Kanye West - The Life Of Pablo

Bisher konnte man Kanye West immer verzeihen, alle ach so kruden Aussagen und Verfehlungen. Musikalisch war er dafür zu erhaben. "The Life Of Pablo" macht hier womöglich einen folgenschweren Schnitt.

Wie schon Rihanna Ende Januar veröffentlichte Kanye West sein Album in einem Moment, den er es selbst für den richtigen hielt. An einem Sonntag, nicht an einem Freitag, wie es die Plattenindustrie sonst vorgibt. Dass dieser Sonntag Valentinstag war, ließ Schlimmes vermuten: Hat der sich dieser Tage wieder völlig abgehoben präsentierende Rapper und Produzent etwa ein süßliches Liebesalbum aufgenommen? Für seine Kim, das bekannteste Hinterteil, pardon, Gesicht des Kardashian-Clans? Nein, das nicht. Das mehrmals umbenannte Projekt, nun als "The Life Of Pablo" veröffentlicht, ist trotzdem eine echte Enttäuschung. Bemerkenswert: In den freien Verkauf soll das Album nicht gelangen, sondern weiterhin nur beim Streamingdienst Tidal zu Verfügung stehen - das behauptet Kanye zumindest bei Twitter.

Dazu muss man aber festhalten, dass Herr West in letzter Zeit sehr viel bei Twitter behauptete. Dass man ihn mit den Basketballern Michael Jordan und Stephen Curry vergleichen müsse - schließlich sei auch er das Beste aus zwei Generationen, ist dabei gewohnte und sich unter dem Entertainment-Stern befindliche Überheblichkeit. Dass er 53 Millionen Dollar Schulden habe und umgehend nach dieser Offenbarung Facebook-Gründer Mark Zuckerberg um eine Milliarde Dollar anhaute, verwundert da schon mehr. Und eben die mit viel Gezwitscher begleitete Veröffentlichung von "The Life Of Pablo". Erst sei Chance The Rapper für die Verzögerung verantwortlich gewesen, sein Part auf "Ultralight Beam" sei noch nicht fertig. Dann zog er nach wenigen Stunden die Download-Möglichkeit auf Tidal zurück, man schleife weiter an "Wolves".

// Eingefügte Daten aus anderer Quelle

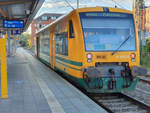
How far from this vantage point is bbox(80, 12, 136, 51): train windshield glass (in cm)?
830

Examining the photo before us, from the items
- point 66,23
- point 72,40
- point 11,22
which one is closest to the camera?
point 72,40

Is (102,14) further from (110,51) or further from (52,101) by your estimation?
(52,101)

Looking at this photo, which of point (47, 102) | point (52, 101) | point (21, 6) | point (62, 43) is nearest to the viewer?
point (47, 102)

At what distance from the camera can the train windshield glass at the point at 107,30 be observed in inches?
327

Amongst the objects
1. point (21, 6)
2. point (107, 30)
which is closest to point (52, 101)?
point (107, 30)

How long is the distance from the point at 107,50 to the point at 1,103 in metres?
3.98

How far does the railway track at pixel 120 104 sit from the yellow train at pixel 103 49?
370 millimetres

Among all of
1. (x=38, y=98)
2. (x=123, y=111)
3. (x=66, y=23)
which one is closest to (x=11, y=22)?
(x=66, y=23)

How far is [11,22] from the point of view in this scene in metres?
16.9

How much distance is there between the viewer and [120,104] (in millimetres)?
7578

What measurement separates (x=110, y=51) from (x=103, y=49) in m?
0.26

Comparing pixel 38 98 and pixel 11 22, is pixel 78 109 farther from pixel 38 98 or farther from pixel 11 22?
pixel 11 22

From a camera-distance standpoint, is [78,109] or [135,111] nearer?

Wer an dem Track schliff, bleibt indes im Dunklen. Selbst feuerte Kanye weiter Tweets ab, als gäbe es kein Morgen. Und ohnehin entstand "The Life Of Pablo" mithilfe jeder Menge Gastarbeiter. Engagierte Songschreiber waren beim Rapstar schon immer gefragt, dass es nun teilweise deren elf pro Track sind - gleich dreimal -, spricht nicht für eigene Qualitäten in dieser Hinsicht. Doch stimmte beim Mann aus Chicago eben stets das Endprodukt, der rote Faden, der in seinen Alben immer wieder zu hören war. Zuletzt etwa das gnadenlos übersteuerte "Yeezus", auf dem sogar Dancehall-Rhythmen, verschmolzen mit Industrial, Acid House und Brachial-Beats, einfach frisch klangen, neu und nie dagewesen.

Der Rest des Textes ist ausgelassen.